··· DATA IN THIS EXERCISE ···
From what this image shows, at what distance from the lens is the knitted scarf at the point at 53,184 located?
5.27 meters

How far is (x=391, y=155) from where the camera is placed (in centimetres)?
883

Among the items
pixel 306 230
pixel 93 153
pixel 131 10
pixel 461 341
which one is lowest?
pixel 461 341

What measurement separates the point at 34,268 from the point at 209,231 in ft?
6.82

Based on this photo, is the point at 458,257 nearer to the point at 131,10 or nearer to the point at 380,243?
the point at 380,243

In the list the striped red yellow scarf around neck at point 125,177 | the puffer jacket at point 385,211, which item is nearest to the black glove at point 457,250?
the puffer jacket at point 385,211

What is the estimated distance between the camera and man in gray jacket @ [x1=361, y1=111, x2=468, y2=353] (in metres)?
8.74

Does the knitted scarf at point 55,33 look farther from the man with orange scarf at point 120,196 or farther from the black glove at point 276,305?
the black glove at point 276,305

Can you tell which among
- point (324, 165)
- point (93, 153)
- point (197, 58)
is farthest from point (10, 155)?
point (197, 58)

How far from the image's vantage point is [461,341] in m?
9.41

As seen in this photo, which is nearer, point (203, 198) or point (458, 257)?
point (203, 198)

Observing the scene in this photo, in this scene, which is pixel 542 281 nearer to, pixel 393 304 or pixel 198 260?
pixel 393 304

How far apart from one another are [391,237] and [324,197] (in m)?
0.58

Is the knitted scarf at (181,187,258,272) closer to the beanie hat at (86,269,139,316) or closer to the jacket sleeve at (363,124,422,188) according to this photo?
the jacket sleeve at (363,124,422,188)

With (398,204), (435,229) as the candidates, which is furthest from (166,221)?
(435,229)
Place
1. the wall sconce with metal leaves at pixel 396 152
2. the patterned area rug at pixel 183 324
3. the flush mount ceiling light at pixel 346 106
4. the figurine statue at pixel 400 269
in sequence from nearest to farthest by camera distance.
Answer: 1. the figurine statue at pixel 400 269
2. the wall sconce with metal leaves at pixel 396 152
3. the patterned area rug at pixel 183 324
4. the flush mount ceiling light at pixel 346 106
···
### TO DO
Reproduce the full listing exactly.

### RESULT OF THE EXERCISE
From what this image shows, at what distance from the lens is the knitted scarf at the point at 53,184 located?
5.27 meters

How far is (x=391, y=155) from where the camera is placed (in centimetres)?
883

Among the items
pixel 306 230
pixel 93 153
pixel 131 10
pixel 461 341
which one is lowest?
pixel 461 341

What measurement separates the point at 34,268 from the point at 209,231 in ft?
6.82

Based on this photo, is the point at 458,257 nearer to the point at 131,10 or nearer to the point at 380,243?
the point at 380,243

In the list the striped red yellow scarf around neck at point 125,177 | the puffer jacket at point 385,211, which item is nearest to the black glove at point 457,250?
the puffer jacket at point 385,211

What is the estimated distance between the camera and man in gray jacket @ [x1=361, y1=111, x2=468, y2=353] (in metres)?
8.74

Does the knitted scarf at point 55,33 look farther from the man with orange scarf at point 120,196 or farther from the black glove at point 276,305?
the black glove at point 276,305

Can you tell which among
- point (324, 165)
- point (93, 153)
- point (197, 58)
is farthest from point (10, 155)?
point (197, 58)

How far from the image's vantage point is [461,341] in m?
9.41

As seen in this photo, which is nearer, point (203, 198) or point (458, 257)?
point (203, 198)

Observing the scene in this photo, in this scene, which is pixel 542 281 nearer to, pixel 393 304 or pixel 198 260?
pixel 393 304

How far apart from one another are [391,237] and [324,197] (in m)?
0.58

Is the knitted scarf at (181,187,258,272) closer to the beanie hat at (86,269,139,316) or closer to the jacket sleeve at (363,124,422,188) according to this photo?
the jacket sleeve at (363,124,422,188)

With (398,204), (435,229) as the candidates, which is furthest from (166,221)?
(435,229)
Place
1. the wall sconce with metal leaves at pixel 396 152
2. the patterned area rug at pixel 183 324
3. the flush mount ceiling light at pixel 346 106
4. the figurine statue at pixel 400 269
in sequence from nearest to farthest by camera distance.
Answer: 1. the figurine statue at pixel 400 269
2. the wall sconce with metal leaves at pixel 396 152
3. the patterned area rug at pixel 183 324
4. the flush mount ceiling light at pixel 346 106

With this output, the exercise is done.